Merkel nun doch für Schuldenerleichterung
Unionsfraktion vor Abstimmung im Bundestag uneins / LINKE-Abgeordnete diskutieren über Votum
Berlin. Kanzlerin Angela Merkel hat sich nun doch dafür ausgesprochen, Griechenland mit Schuldenerleichterungen entgegenzukommen. Sie sehe bei der Höhe der Zinssätze und bei den Laufzeiten der Kredite noch Spielraum, sagte die CDU-Vorsitzende. Damit bewegt sich Berlin auf eine Forderung nicht nur der SYRIZA-geführten Regierung, sondern auch der Opposition im Bundestag und des Internationalen Währungsfonds (IWF) zu.
Regierung und Unionsspitze sind in Sachen Griechenland-Politik zum Spagat gezwungen: Einerseits soll der IWF mit ins Boot des dritten Kreditprogramms geholt werden, was dieser nicht ohne deutliche Schuldenerleichterung der europäischen Gläubiger tun wird. Andererseits lehnte Berlin bisher Schuldenerleichterungen ab. Dazu, dass es vorerst keinen offiziellen Schuldenschnitt geben wird, erklärte Regierungssprecher Steffen Seibert am Montag: »Aus deutscher Sicht ist es ein Erfolg, dass von einem Haircut, also von einem nominalen Schuldenschnitt, jetzt nicht mehr die Rede ist.«
Der Bundestag stimmt an diesem Mittwoch in einer Sondersitzung über das neue Griechenland-Paket ab, das Kredite von bis zu 86 Milliarden Euro vorsieht. Im Gegenzug muss Athen harte und umstrittene Auflagen erfüllen, darunter Steuererhöhungen und Sozialkürzungen. Mit Spannung wird erwartet, ob es bei der Abstimmung diesmal mehr als 60 Nein-Stimmen aus den Reihen der Union geben wird, wie bei der letzten Abstimmung im Juli.
Der SPD-Fraktionsvize Carsten Schneider wertete das Bundestagsvotum sogar als Entscheidung über die Zukunft von Angela Merkel. Wenn nun die Fraktion der Kanzlerin mehrheitlich gegen das Kreditprogramm wäre, »dann wäre das so ein Misstrauensbeweis, dass sie zurücktreten müsste«. Schneider geht allerdings davon aus, dass die Union mehrheitlich zustimmen wird. Für die SPD kündigte der Haushaltsexperte ein deutliches Votum für das Kreditprogramm an. Die Frage, ob der IWF mit dabei sei, sei für seine Fraktion »eher egal«, so Schneider.

· · ·

Aufgabenstellung:
(A) Zitieren Sie aus dem Artikel die Passage, die mit „Merkel nun doch“ beginnt und mit „Währungsfonds (IWF) zu.“ endet.
(B) Welches Kreditvolumen sieht das neue Griechenland-Paket laut dem Artikel höchstens vor?
Die Einträge stammen aus einer anderen Quelle als der Artikel.

Datenübersicht:
· · ·

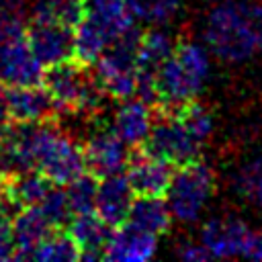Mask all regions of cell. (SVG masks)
Listing matches in <instances>:
<instances>
[{"mask_svg": "<svg viewBox=\"0 0 262 262\" xmlns=\"http://www.w3.org/2000/svg\"><path fill=\"white\" fill-rule=\"evenodd\" d=\"M205 43L223 61H248L262 51V2L221 0L205 20Z\"/></svg>", "mask_w": 262, "mask_h": 262, "instance_id": "obj_1", "label": "cell"}, {"mask_svg": "<svg viewBox=\"0 0 262 262\" xmlns=\"http://www.w3.org/2000/svg\"><path fill=\"white\" fill-rule=\"evenodd\" d=\"M211 72L209 49L182 41L154 76V102L164 111L186 104L199 96Z\"/></svg>", "mask_w": 262, "mask_h": 262, "instance_id": "obj_2", "label": "cell"}, {"mask_svg": "<svg viewBox=\"0 0 262 262\" xmlns=\"http://www.w3.org/2000/svg\"><path fill=\"white\" fill-rule=\"evenodd\" d=\"M43 86L59 113H92L106 96L94 74H88V68L74 57L49 66L43 74Z\"/></svg>", "mask_w": 262, "mask_h": 262, "instance_id": "obj_3", "label": "cell"}, {"mask_svg": "<svg viewBox=\"0 0 262 262\" xmlns=\"http://www.w3.org/2000/svg\"><path fill=\"white\" fill-rule=\"evenodd\" d=\"M35 162L37 170L57 186H68L86 172L84 147L59 131L53 119L35 125Z\"/></svg>", "mask_w": 262, "mask_h": 262, "instance_id": "obj_4", "label": "cell"}, {"mask_svg": "<svg viewBox=\"0 0 262 262\" xmlns=\"http://www.w3.org/2000/svg\"><path fill=\"white\" fill-rule=\"evenodd\" d=\"M141 33L133 27L119 39H115L104 53L94 61V78L106 96L115 100H127L137 94V47Z\"/></svg>", "mask_w": 262, "mask_h": 262, "instance_id": "obj_5", "label": "cell"}, {"mask_svg": "<svg viewBox=\"0 0 262 262\" xmlns=\"http://www.w3.org/2000/svg\"><path fill=\"white\" fill-rule=\"evenodd\" d=\"M213 192V174L207 164L192 160L180 164L166 190V203L178 221H194Z\"/></svg>", "mask_w": 262, "mask_h": 262, "instance_id": "obj_6", "label": "cell"}, {"mask_svg": "<svg viewBox=\"0 0 262 262\" xmlns=\"http://www.w3.org/2000/svg\"><path fill=\"white\" fill-rule=\"evenodd\" d=\"M203 143L205 141L196 133H192L174 111H164V115L154 121V127L147 139L143 141L141 149L180 166L199 160Z\"/></svg>", "mask_w": 262, "mask_h": 262, "instance_id": "obj_7", "label": "cell"}, {"mask_svg": "<svg viewBox=\"0 0 262 262\" xmlns=\"http://www.w3.org/2000/svg\"><path fill=\"white\" fill-rule=\"evenodd\" d=\"M45 66L31 51L27 37L18 35L0 45V86H37L43 84Z\"/></svg>", "mask_w": 262, "mask_h": 262, "instance_id": "obj_8", "label": "cell"}, {"mask_svg": "<svg viewBox=\"0 0 262 262\" xmlns=\"http://www.w3.org/2000/svg\"><path fill=\"white\" fill-rule=\"evenodd\" d=\"M25 37L45 68L74 57V29L57 20H29Z\"/></svg>", "mask_w": 262, "mask_h": 262, "instance_id": "obj_9", "label": "cell"}, {"mask_svg": "<svg viewBox=\"0 0 262 262\" xmlns=\"http://www.w3.org/2000/svg\"><path fill=\"white\" fill-rule=\"evenodd\" d=\"M127 147L129 145L123 143L113 133V129L92 133L84 143L86 170L92 172L96 178H106V176L125 172L131 156Z\"/></svg>", "mask_w": 262, "mask_h": 262, "instance_id": "obj_10", "label": "cell"}, {"mask_svg": "<svg viewBox=\"0 0 262 262\" xmlns=\"http://www.w3.org/2000/svg\"><path fill=\"white\" fill-rule=\"evenodd\" d=\"M127 180L135 194L139 196H164L172 180V164L164 158L139 149L129 156Z\"/></svg>", "mask_w": 262, "mask_h": 262, "instance_id": "obj_11", "label": "cell"}, {"mask_svg": "<svg viewBox=\"0 0 262 262\" xmlns=\"http://www.w3.org/2000/svg\"><path fill=\"white\" fill-rule=\"evenodd\" d=\"M6 106L14 123H41L59 115L51 94L43 86H10L4 88Z\"/></svg>", "mask_w": 262, "mask_h": 262, "instance_id": "obj_12", "label": "cell"}, {"mask_svg": "<svg viewBox=\"0 0 262 262\" xmlns=\"http://www.w3.org/2000/svg\"><path fill=\"white\" fill-rule=\"evenodd\" d=\"M158 235L149 233L129 221L113 227L106 248L104 260L115 262H145L156 254Z\"/></svg>", "mask_w": 262, "mask_h": 262, "instance_id": "obj_13", "label": "cell"}, {"mask_svg": "<svg viewBox=\"0 0 262 262\" xmlns=\"http://www.w3.org/2000/svg\"><path fill=\"white\" fill-rule=\"evenodd\" d=\"M250 233L252 229L237 219H211L201 229V244L211 258H242Z\"/></svg>", "mask_w": 262, "mask_h": 262, "instance_id": "obj_14", "label": "cell"}, {"mask_svg": "<svg viewBox=\"0 0 262 262\" xmlns=\"http://www.w3.org/2000/svg\"><path fill=\"white\" fill-rule=\"evenodd\" d=\"M55 231L49 219L43 215L39 205L23 207L12 219V237H14V258L27 260L35 256V250Z\"/></svg>", "mask_w": 262, "mask_h": 262, "instance_id": "obj_15", "label": "cell"}, {"mask_svg": "<svg viewBox=\"0 0 262 262\" xmlns=\"http://www.w3.org/2000/svg\"><path fill=\"white\" fill-rule=\"evenodd\" d=\"M154 121L156 119L149 102H145L143 98H127L121 100V106L115 111L111 129L123 143H127L129 147H137L147 139Z\"/></svg>", "mask_w": 262, "mask_h": 262, "instance_id": "obj_16", "label": "cell"}, {"mask_svg": "<svg viewBox=\"0 0 262 262\" xmlns=\"http://www.w3.org/2000/svg\"><path fill=\"white\" fill-rule=\"evenodd\" d=\"M135 199V192L127 180V174H113L106 178H100L98 192H96V213L111 225L117 227L127 221L131 203Z\"/></svg>", "mask_w": 262, "mask_h": 262, "instance_id": "obj_17", "label": "cell"}, {"mask_svg": "<svg viewBox=\"0 0 262 262\" xmlns=\"http://www.w3.org/2000/svg\"><path fill=\"white\" fill-rule=\"evenodd\" d=\"M66 229L80 246V260L104 258V248H106L113 227L96 211L74 215Z\"/></svg>", "mask_w": 262, "mask_h": 262, "instance_id": "obj_18", "label": "cell"}, {"mask_svg": "<svg viewBox=\"0 0 262 262\" xmlns=\"http://www.w3.org/2000/svg\"><path fill=\"white\" fill-rule=\"evenodd\" d=\"M86 16L94 20L113 41L135 27L127 0H86Z\"/></svg>", "mask_w": 262, "mask_h": 262, "instance_id": "obj_19", "label": "cell"}, {"mask_svg": "<svg viewBox=\"0 0 262 262\" xmlns=\"http://www.w3.org/2000/svg\"><path fill=\"white\" fill-rule=\"evenodd\" d=\"M127 221L145 229V231H149V233L162 235L170 227L172 211H170L168 203L162 196H139V194H135Z\"/></svg>", "mask_w": 262, "mask_h": 262, "instance_id": "obj_20", "label": "cell"}, {"mask_svg": "<svg viewBox=\"0 0 262 262\" xmlns=\"http://www.w3.org/2000/svg\"><path fill=\"white\" fill-rule=\"evenodd\" d=\"M113 43V39L88 16L74 29V59L86 68L94 66V61L104 53V49Z\"/></svg>", "mask_w": 262, "mask_h": 262, "instance_id": "obj_21", "label": "cell"}, {"mask_svg": "<svg viewBox=\"0 0 262 262\" xmlns=\"http://www.w3.org/2000/svg\"><path fill=\"white\" fill-rule=\"evenodd\" d=\"M86 16V0H35L29 20H57L76 29Z\"/></svg>", "mask_w": 262, "mask_h": 262, "instance_id": "obj_22", "label": "cell"}, {"mask_svg": "<svg viewBox=\"0 0 262 262\" xmlns=\"http://www.w3.org/2000/svg\"><path fill=\"white\" fill-rule=\"evenodd\" d=\"M35 260H47V262H76L80 260V246L70 235L68 229H55L37 250Z\"/></svg>", "mask_w": 262, "mask_h": 262, "instance_id": "obj_23", "label": "cell"}, {"mask_svg": "<svg viewBox=\"0 0 262 262\" xmlns=\"http://www.w3.org/2000/svg\"><path fill=\"white\" fill-rule=\"evenodd\" d=\"M96 192H98V178L92 172L86 170L76 180H72L66 188L72 215L94 211L96 209Z\"/></svg>", "mask_w": 262, "mask_h": 262, "instance_id": "obj_24", "label": "cell"}, {"mask_svg": "<svg viewBox=\"0 0 262 262\" xmlns=\"http://www.w3.org/2000/svg\"><path fill=\"white\" fill-rule=\"evenodd\" d=\"M180 2L182 0H127V6L135 20L147 25H164L176 14Z\"/></svg>", "mask_w": 262, "mask_h": 262, "instance_id": "obj_25", "label": "cell"}, {"mask_svg": "<svg viewBox=\"0 0 262 262\" xmlns=\"http://www.w3.org/2000/svg\"><path fill=\"white\" fill-rule=\"evenodd\" d=\"M39 209L43 211V215L49 219V223L55 229H66L68 223H70V219L74 217L72 215V209H70V203H68V194L57 184H53L47 190V194L39 203Z\"/></svg>", "mask_w": 262, "mask_h": 262, "instance_id": "obj_26", "label": "cell"}, {"mask_svg": "<svg viewBox=\"0 0 262 262\" xmlns=\"http://www.w3.org/2000/svg\"><path fill=\"white\" fill-rule=\"evenodd\" d=\"M235 186L244 199L262 207V156L254 158L239 170Z\"/></svg>", "mask_w": 262, "mask_h": 262, "instance_id": "obj_27", "label": "cell"}, {"mask_svg": "<svg viewBox=\"0 0 262 262\" xmlns=\"http://www.w3.org/2000/svg\"><path fill=\"white\" fill-rule=\"evenodd\" d=\"M18 35H25V12L0 8V45Z\"/></svg>", "mask_w": 262, "mask_h": 262, "instance_id": "obj_28", "label": "cell"}, {"mask_svg": "<svg viewBox=\"0 0 262 262\" xmlns=\"http://www.w3.org/2000/svg\"><path fill=\"white\" fill-rule=\"evenodd\" d=\"M14 258V237H12V221L0 215V260Z\"/></svg>", "mask_w": 262, "mask_h": 262, "instance_id": "obj_29", "label": "cell"}, {"mask_svg": "<svg viewBox=\"0 0 262 262\" xmlns=\"http://www.w3.org/2000/svg\"><path fill=\"white\" fill-rule=\"evenodd\" d=\"M178 256L184 262H203V260H211V254L207 252V248L199 242H182L178 246Z\"/></svg>", "mask_w": 262, "mask_h": 262, "instance_id": "obj_30", "label": "cell"}, {"mask_svg": "<svg viewBox=\"0 0 262 262\" xmlns=\"http://www.w3.org/2000/svg\"><path fill=\"white\" fill-rule=\"evenodd\" d=\"M242 258H248V260H262V231H254L250 233V239L246 244V250H244V256Z\"/></svg>", "mask_w": 262, "mask_h": 262, "instance_id": "obj_31", "label": "cell"}, {"mask_svg": "<svg viewBox=\"0 0 262 262\" xmlns=\"http://www.w3.org/2000/svg\"><path fill=\"white\" fill-rule=\"evenodd\" d=\"M10 125H12V119H10V113H8V106H6L4 88L0 86V139L6 135V131L10 129Z\"/></svg>", "mask_w": 262, "mask_h": 262, "instance_id": "obj_32", "label": "cell"}]
</instances>
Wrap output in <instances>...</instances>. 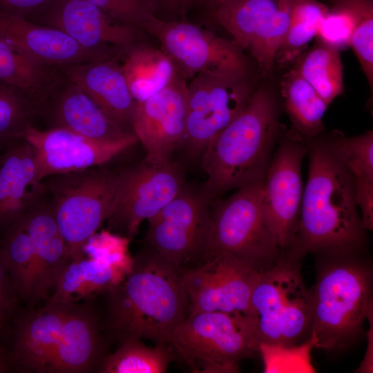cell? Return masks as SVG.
I'll return each instance as SVG.
<instances>
[{"mask_svg":"<svg viewBox=\"0 0 373 373\" xmlns=\"http://www.w3.org/2000/svg\"><path fill=\"white\" fill-rule=\"evenodd\" d=\"M12 368L10 351L0 344V373L8 372Z\"/></svg>","mask_w":373,"mask_h":373,"instance_id":"b9f144b4","label":"cell"},{"mask_svg":"<svg viewBox=\"0 0 373 373\" xmlns=\"http://www.w3.org/2000/svg\"><path fill=\"white\" fill-rule=\"evenodd\" d=\"M307 147L292 129L281 131L262 180L263 217L281 251L289 246L298 229L304 189L301 167Z\"/></svg>","mask_w":373,"mask_h":373,"instance_id":"8fae6325","label":"cell"},{"mask_svg":"<svg viewBox=\"0 0 373 373\" xmlns=\"http://www.w3.org/2000/svg\"><path fill=\"white\" fill-rule=\"evenodd\" d=\"M183 271L151 247L137 254L129 273L105 292L102 327L108 341L169 345L173 330L189 314Z\"/></svg>","mask_w":373,"mask_h":373,"instance_id":"7a4b0ae2","label":"cell"},{"mask_svg":"<svg viewBox=\"0 0 373 373\" xmlns=\"http://www.w3.org/2000/svg\"><path fill=\"white\" fill-rule=\"evenodd\" d=\"M169 345H144L142 340H128L105 357L99 372L164 373L175 356Z\"/></svg>","mask_w":373,"mask_h":373,"instance_id":"836d02e7","label":"cell"},{"mask_svg":"<svg viewBox=\"0 0 373 373\" xmlns=\"http://www.w3.org/2000/svg\"><path fill=\"white\" fill-rule=\"evenodd\" d=\"M186 117L187 83L180 75L155 95L137 102L132 132L145 151L144 158L171 160L173 152L184 145Z\"/></svg>","mask_w":373,"mask_h":373,"instance_id":"e0dca14e","label":"cell"},{"mask_svg":"<svg viewBox=\"0 0 373 373\" xmlns=\"http://www.w3.org/2000/svg\"><path fill=\"white\" fill-rule=\"evenodd\" d=\"M329 5L316 40L341 51L351 48L368 84L373 82V0H324Z\"/></svg>","mask_w":373,"mask_h":373,"instance_id":"603a6c76","label":"cell"},{"mask_svg":"<svg viewBox=\"0 0 373 373\" xmlns=\"http://www.w3.org/2000/svg\"><path fill=\"white\" fill-rule=\"evenodd\" d=\"M262 180L237 189L227 198H217L212 202L202 262L216 256H231L258 272H265L277 263L281 250L263 217Z\"/></svg>","mask_w":373,"mask_h":373,"instance_id":"8992f818","label":"cell"},{"mask_svg":"<svg viewBox=\"0 0 373 373\" xmlns=\"http://www.w3.org/2000/svg\"><path fill=\"white\" fill-rule=\"evenodd\" d=\"M229 1L231 0H195V1L201 2L211 8V10H213Z\"/></svg>","mask_w":373,"mask_h":373,"instance_id":"7bdbcfd3","label":"cell"},{"mask_svg":"<svg viewBox=\"0 0 373 373\" xmlns=\"http://www.w3.org/2000/svg\"><path fill=\"white\" fill-rule=\"evenodd\" d=\"M328 8L321 0H294L275 64L282 67L295 62L309 42L316 37Z\"/></svg>","mask_w":373,"mask_h":373,"instance_id":"d6a6232c","label":"cell"},{"mask_svg":"<svg viewBox=\"0 0 373 373\" xmlns=\"http://www.w3.org/2000/svg\"><path fill=\"white\" fill-rule=\"evenodd\" d=\"M307 145L308 175L298 229L281 253L300 261L309 253L364 251L367 238L355 200V180L333 132Z\"/></svg>","mask_w":373,"mask_h":373,"instance_id":"6da1fadb","label":"cell"},{"mask_svg":"<svg viewBox=\"0 0 373 373\" xmlns=\"http://www.w3.org/2000/svg\"><path fill=\"white\" fill-rule=\"evenodd\" d=\"M50 24L100 59L120 57L142 42L145 33L114 19L87 0H60Z\"/></svg>","mask_w":373,"mask_h":373,"instance_id":"ac0fdd59","label":"cell"},{"mask_svg":"<svg viewBox=\"0 0 373 373\" xmlns=\"http://www.w3.org/2000/svg\"><path fill=\"white\" fill-rule=\"evenodd\" d=\"M294 0H231L212 10L215 21L254 59L263 76L276 65Z\"/></svg>","mask_w":373,"mask_h":373,"instance_id":"5bb4252c","label":"cell"},{"mask_svg":"<svg viewBox=\"0 0 373 373\" xmlns=\"http://www.w3.org/2000/svg\"><path fill=\"white\" fill-rule=\"evenodd\" d=\"M300 261L281 253L277 263L260 272L251 296V316L259 344L291 346L311 334L312 298Z\"/></svg>","mask_w":373,"mask_h":373,"instance_id":"52a82bcc","label":"cell"},{"mask_svg":"<svg viewBox=\"0 0 373 373\" xmlns=\"http://www.w3.org/2000/svg\"><path fill=\"white\" fill-rule=\"evenodd\" d=\"M18 297L0 240V333L2 334L10 321L13 320Z\"/></svg>","mask_w":373,"mask_h":373,"instance_id":"74e56055","label":"cell"},{"mask_svg":"<svg viewBox=\"0 0 373 373\" xmlns=\"http://www.w3.org/2000/svg\"><path fill=\"white\" fill-rule=\"evenodd\" d=\"M280 93L293 131L307 142L323 133L329 105L294 67L283 76Z\"/></svg>","mask_w":373,"mask_h":373,"instance_id":"f1b7e54d","label":"cell"},{"mask_svg":"<svg viewBox=\"0 0 373 373\" xmlns=\"http://www.w3.org/2000/svg\"><path fill=\"white\" fill-rule=\"evenodd\" d=\"M181 166L171 160L140 163L120 170L115 203L108 221L124 237L132 238L140 224L157 213L182 191Z\"/></svg>","mask_w":373,"mask_h":373,"instance_id":"4fadbf2b","label":"cell"},{"mask_svg":"<svg viewBox=\"0 0 373 373\" xmlns=\"http://www.w3.org/2000/svg\"><path fill=\"white\" fill-rule=\"evenodd\" d=\"M336 143L355 180V195H373V132L347 137L334 131Z\"/></svg>","mask_w":373,"mask_h":373,"instance_id":"d590c367","label":"cell"},{"mask_svg":"<svg viewBox=\"0 0 373 373\" xmlns=\"http://www.w3.org/2000/svg\"><path fill=\"white\" fill-rule=\"evenodd\" d=\"M24 137L32 146L39 178L100 166L138 142L134 134L115 141H99L69 130L28 126Z\"/></svg>","mask_w":373,"mask_h":373,"instance_id":"2e32d148","label":"cell"},{"mask_svg":"<svg viewBox=\"0 0 373 373\" xmlns=\"http://www.w3.org/2000/svg\"><path fill=\"white\" fill-rule=\"evenodd\" d=\"M114 19L143 31L156 16L151 0H87Z\"/></svg>","mask_w":373,"mask_h":373,"instance_id":"8d00e7d4","label":"cell"},{"mask_svg":"<svg viewBox=\"0 0 373 373\" xmlns=\"http://www.w3.org/2000/svg\"><path fill=\"white\" fill-rule=\"evenodd\" d=\"M294 64L293 67L328 105L343 92V66L338 50L316 40Z\"/></svg>","mask_w":373,"mask_h":373,"instance_id":"4dcf8cb0","label":"cell"},{"mask_svg":"<svg viewBox=\"0 0 373 373\" xmlns=\"http://www.w3.org/2000/svg\"><path fill=\"white\" fill-rule=\"evenodd\" d=\"M259 274L244 261L226 255L183 271L189 314L224 312L251 316V296Z\"/></svg>","mask_w":373,"mask_h":373,"instance_id":"9a60e30c","label":"cell"},{"mask_svg":"<svg viewBox=\"0 0 373 373\" xmlns=\"http://www.w3.org/2000/svg\"><path fill=\"white\" fill-rule=\"evenodd\" d=\"M23 218L32 240L35 258V303L40 299H46L49 291L55 287L71 258L44 193L30 206Z\"/></svg>","mask_w":373,"mask_h":373,"instance_id":"484cf974","label":"cell"},{"mask_svg":"<svg viewBox=\"0 0 373 373\" xmlns=\"http://www.w3.org/2000/svg\"><path fill=\"white\" fill-rule=\"evenodd\" d=\"M40 115L38 105L23 91L0 82V146L24 136Z\"/></svg>","mask_w":373,"mask_h":373,"instance_id":"e575fe53","label":"cell"},{"mask_svg":"<svg viewBox=\"0 0 373 373\" xmlns=\"http://www.w3.org/2000/svg\"><path fill=\"white\" fill-rule=\"evenodd\" d=\"M0 38L50 67L102 60L57 28L36 24L24 17L1 10Z\"/></svg>","mask_w":373,"mask_h":373,"instance_id":"cb8c5ba5","label":"cell"},{"mask_svg":"<svg viewBox=\"0 0 373 373\" xmlns=\"http://www.w3.org/2000/svg\"><path fill=\"white\" fill-rule=\"evenodd\" d=\"M59 72V71H58ZM52 127L99 141H115L131 134L123 129L81 88L59 75L41 110Z\"/></svg>","mask_w":373,"mask_h":373,"instance_id":"7402d4cb","label":"cell"},{"mask_svg":"<svg viewBox=\"0 0 373 373\" xmlns=\"http://www.w3.org/2000/svg\"><path fill=\"white\" fill-rule=\"evenodd\" d=\"M367 321L369 324V329L367 331V350L363 358V361L361 363L359 367L356 370L357 372H372L373 370V312H371L367 318Z\"/></svg>","mask_w":373,"mask_h":373,"instance_id":"ab89813d","label":"cell"},{"mask_svg":"<svg viewBox=\"0 0 373 373\" xmlns=\"http://www.w3.org/2000/svg\"><path fill=\"white\" fill-rule=\"evenodd\" d=\"M216 200L206 188L184 185L182 191L148 220L146 239L158 255L178 268L202 256Z\"/></svg>","mask_w":373,"mask_h":373,"instance_id":"7c38bea8","label":"cell"},{"mask_svg":"<svg viewBox=\"0 0 373 373\" xmlns=\"http://www.w3.org/2000/svg\"><path fill=\"white\" fill-rule=\"evenodd\" d=\"M102 330V323L95 311L86 303L75 302L59 341L39 372H99L108 354V339Z\"/></svg>","mask_w":373,"mask_h":373,"instance_id":"d6986e66","label":"cell"},{"mask_svg":"<svg viewBox=\"0 0 373 373\" xmlns=\"http://www.w3.org/2000/svg\"><path fill=\"white\" fill-rule=\"evenodd\" d=\"M118 59L136 102L155 95L180 75L175 63L162 48L143 41L131 47Z\"/></svg>","mask_w":373,"mask_h":373,"instance_id":"83f0119b","label":"cell"},{"mask_svg":"<svg viewBox=\"0 0 373 373\" xmlns=\"http://www.w3.org/2000/svg\"><path fill=\"white\" fill-rule=\"evenodd\" d=\"M75 302L48 303L37 311L14 317L12 368L39 372L63 334Z\"/></svg>","mask_w":373,"mask_h":373,"instance_id":"d4e9b609","label":"cell"},{"mask_svg":"<svg viewBox=\"0 0 373 373\" xmlns=\"http://www.w3.org/2000/svg\"><path fill=\"white\" fill-rule=\"evenodd\" d=\"M364 251L318 254L316 283L311 289V334L316 347L342 350L357 339L373 312L372 269Z\"/></svg>","mask_w":373,"mask_h":373,"instance_id":"277c9868","label":"cell"},{"mask_svg":"<svg viewBox=\"0 0 373 373\" xmlns=\"http://www.w3.org/2000/svg\"><path fill=\"white\" fill-rule=\"evenodd\" d=\"M119 182L120 170L99 166L43 180L44 194L71 260L85 256L87 242L111 216Z\"/></svg>","mask_w":373,"mask_h":373,"instance_id":"5b68a950","label":"cell"},{"mask_svg":"<svg viewBox=\"0 0 373 373\" xmlns=\"http://www.w3.org/2000/svg\"><path fill=\"white\" fill-rule=\"evenodd\" d=\"M155 12L159 8L170 12L184 14L189 6L195 0H151Z\"/></svg>","mask_w":373,"mask_h":373,"instance_id":"60d3db41","label":"cell"},{"mask_svg":"<svg viewBox=\"0 0 373 373\" xmlns=\"http://www.w3.org/2000/svg\"><path fill=\"white\" fill-rule=\"evenodd\" d=\"M143 32L160 41L186 79L202 73L247 75L249 61L233 40L195 23L155 17Z\"/></svg>","mask_w":373,"mask_h":373,"instance_id":"9c48e42d","label":"cell"},{"mask_svg":"<svg viewBox=\"0 0 373 373\" xmlns=\"http://www.w3.org/2000/svg\"><path fill=\"white\" fill-rule=\"evenodd\" d=\"M128 250L106 256L72 259L55 286L48 303H73L106 292L119 283L133 265Z\"/></svg>","mask_w":373,"mask_h":373,"instance_id":"4316f807","label":"cell"},{"mask_svg":"<svg viewBox=\"0 0 373 373\" xmlns=\"http://www.w3.org/2000/svg\"><path fill=\"white\" fill-rule=\"evenodd\" d=\"M169 345L197 372H236L238 363L259 353L252 316L239 312L188 314Z\"/></svg>","mask_w":373,"mask_h":373,"instance_id":"ba28073f","label":"cell"},{"mask_svg":"<svg viewBox=\"0 0 373 373\" xmlns=\"http://www.w3.org/2000/svg\"><path fill=\"white\" fill-rule=\"evenodd\" d=\"M50 0H0V10L23 16V13L40 8Z\"/></svg>","mask_w":373,"mask_h":373,"instance_id":"f35d334b","label":"cell"},{"mask_svg":"<svg viewBox=\"0 0 373 373\" xmlns=\"http://www.w3.org/2000/svg\"><path fill=\"white\" fill-rule=\"evenodd\" d=\"M61 75L86 93L115 123L132 133L137 102L118 57L57 67Z\"/></svg>","mask_w":373,"mask_h":373,"instance_id":"44dd1931","label":"cell"},{"mask_svg":"<svg viewBox=\"0 0 373 373\" xmlns=\"http://www.w3.org/2000/svg\"><path fill=\"white\" fill-rule=\"evenodd\" d=\"M3 148L0 153V238L44 191L35 151L24 136Z\"/></svg>","mask_w":373,"mask_h":373,"instance_id":"ffe728a7","label":"cell"},{"mask_svg":"<svg viewBox=\"0 0 373 373\" xmlns=\"http://www.w3.org/2000/svg\"><path fill=\"white\" fill-rule=\"evenodd\" d=\"M57 68L42 64L0 38V82L26 93L40 113L58 77Z\"/></svg>","mask_w":373,"mask_h":373,"instance_id":"f546056e","label":"cell"},{"mask_svg":"<svg viewBox=\"0 0 373 373\" xmlns=\"http://www.w3.org/2000/svg\"><path fill=\"white\" fill-rule=\"evenodd\" d=\"M273 93L254 91L243 111L207 146L200 159L206 189L216 199L264 178L281 132Z\"/></svg>","mask_w":373,"mask_h":373,"instance_id":"3957f363","label":"cell"},{"mask_svg":"<svg viewBox=\"0 0 373 373\" xmlns=\"http://www.w3.org/2000/svg\"><path fill=\"white\" fill-rule=\"evenodd\" d=\"M0 240L18 298L33 303L36 264L32 240L23 216L15 222Z\"/></svg>","mask_w":373,"mask_h":373,"instance_id":"1f68e13d","label":"cell"},{"mask_svg":"<svg viewBox=\"0 0 373 373\" xmlns=\"http://www.w3.org/2000/svg\"><path fill=\"white\" fill-rule=\"evenodd\" d=\"M255 90L247 75L202 73L187 84V117L183 146L200 157L208 144L246 107Z\"/></svg>","mask_w":373,"mask_h":373,"instance_id":"30bf717a","label":"cell"}]
</instances>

· · ·

Lösungen:
(A)
Merkel nun doch für Schuldenerleichterung
Unionsfraktion vor Abstimmung im Bundestag uneins / LINKE-Abgeordnete diskutieren über Votum
Berlin. Kanzlerin Angela Merkel hat sich nun doch dafür ausgesprochen, Griechenland mit Schuldenerleichterungen entgegenzukommen. Sie sehe bei der Höhe der Zinssätze und bei den Laufzeiten der Kredite noch Spielraum, sagte die CDU-Vorsitzende. Damit bewegt sich Berlin auf eine Forderung nicht nur der SYRIZA-geführten Regierung, sondern auch der Opposition im Bundestag und des Internationalen Währungsfonds (IWF) zu.

(B) Kredite von bis zu 86 Milliarden Euro.